Though I do something similar for server side includes, any page with a .shtml suffix, or any .html page with the X bit set is parsed. But not every .html file is parsed, because it doesn't need it.
-- _______________________________________________ users mailing list -- users@lists.fedoraproject.org To unsubscribe send an email to users-leave@lists.fedoraproject.org Fedora Code of Conduct: https://docs.fedoraproject.org/en-US/project/code-of-conduct/ List Guidelines: https://fedoraproject.org/wiki/Mailing_list_guidelines List Archives: https://lists.fedoraproject.org/archives/list/users@lists.fedoraproject.org Do not reply to spam, report it: https://pagure.io/fedora-infrastructure/new_issue
On Fri, 2025-03-21 at 17:06 +1030, Tim via users wrote:
I'm not sure that's a wise idea. Now the server would have to parse every .html file looking for PHP, rather than just the .php files.
Supplemental info that may be related to why the original poster is thinking of doing this...
Many years I turned on content-negotiation on my server. And instead of my links being explicit href="contact-details.html" they are simply href="contact-details" and the actual page could be a .html file today, and .asp file tomorrow, or rewritten as a .php file the next week.
I don't have to change any of the links on any pages, they work for whatever contact-details.something file that I store on the server, the server automatically picks it out. As my needs for that page change, I can simply swap it out for a different kind of file.
Also, it handled things like href="printer-maintenance" being a link to one page this week, but next week it's a link to a folder, with a page in that folder linking to many other adjacent pages that expand on topics. A whole page to opening the printer to remove paper jams, a whole page just for how to refill the toner, etc.
It works brilliantly on Apache. It's a shame that my current hosting provider decided to ditch Apache (free software) for LightSpeed (commerical software), and it's not the drop-in replacement for Apache that LightSpeed claims it is.
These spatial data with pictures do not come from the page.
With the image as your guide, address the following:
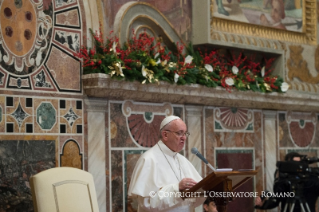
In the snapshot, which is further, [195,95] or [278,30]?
[278,30]

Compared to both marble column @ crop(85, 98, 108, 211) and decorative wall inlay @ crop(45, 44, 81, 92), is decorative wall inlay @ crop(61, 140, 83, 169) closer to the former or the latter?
marble column @ crop(85, 98, 108, 211)

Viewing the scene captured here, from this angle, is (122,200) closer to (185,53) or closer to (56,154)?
(56,154)

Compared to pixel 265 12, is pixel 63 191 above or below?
below

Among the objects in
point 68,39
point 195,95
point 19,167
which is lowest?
point 19,167

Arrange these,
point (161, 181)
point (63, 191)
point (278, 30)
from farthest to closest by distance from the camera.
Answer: point (278, 30)
point (161, 181)
point (63, 191)

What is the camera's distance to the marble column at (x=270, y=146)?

And my hosting provider buggers up the configuration in various ways, too.
Content negotion is not just for links written in the pages, but anything someone wants to access.
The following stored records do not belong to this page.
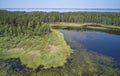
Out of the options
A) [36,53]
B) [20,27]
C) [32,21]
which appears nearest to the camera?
[36,53]

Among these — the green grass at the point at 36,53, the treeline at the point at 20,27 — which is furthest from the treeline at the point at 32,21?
the green grass at the point at 36,53

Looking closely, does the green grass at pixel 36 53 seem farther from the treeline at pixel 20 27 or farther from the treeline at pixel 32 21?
the treeline at pixel 32 21

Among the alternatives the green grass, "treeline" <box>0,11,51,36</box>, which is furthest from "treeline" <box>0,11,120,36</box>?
the green grass

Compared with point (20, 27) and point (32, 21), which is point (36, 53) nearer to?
point (20, 27)

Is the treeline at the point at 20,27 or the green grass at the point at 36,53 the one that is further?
Result: the treeline at the point at 20,27

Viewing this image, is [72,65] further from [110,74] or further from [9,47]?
[9,47]

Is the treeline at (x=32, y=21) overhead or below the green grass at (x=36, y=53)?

e.g. http://example.com/explanation is a nice neat link written in the modern style that will load the page that otherwise you would have accessed by http://example.com/explanation.shtml
On Fri, 2025-03-21 at 10:05 -0400, bruce wrote:
Server Side Scripting.. on my todo to research further.. I seem to recall the basic tech was to have "stuff" inserted in the html for execution on/by the server process.. Am I off base in recalling.
At the same time, what does the implementation of SSI/HTML do that can't be easily handled by a php/html combination.
SSI allows something to be generated externally (by the server, rather than in your browser) and the results inserted into the page.
Apache has a number of built-in features, such as letting you insert a filedate (e.g. this page was last updated on...), and it can insert the results from external code (and as far as I'm aware, it's whatever languages you can run on the computer).
PHP is similar in concept, perhaps with an advantage that what you learn to code in PHP on one computer system should be directly workable on another computer system (with a compatible version of PHP).
I could code a BASH script on Linux to do a function, or compile a Linux executable, etc. But if I then had to move onto a Windows host, I'd probably have to write new code.
The disadvantages of various languages for web pages is that people often don't write their own code, but grab things other people wrote, and often don't vet their suitability or security. That applies whether its PHP, Perl, JavaScript, or anything else.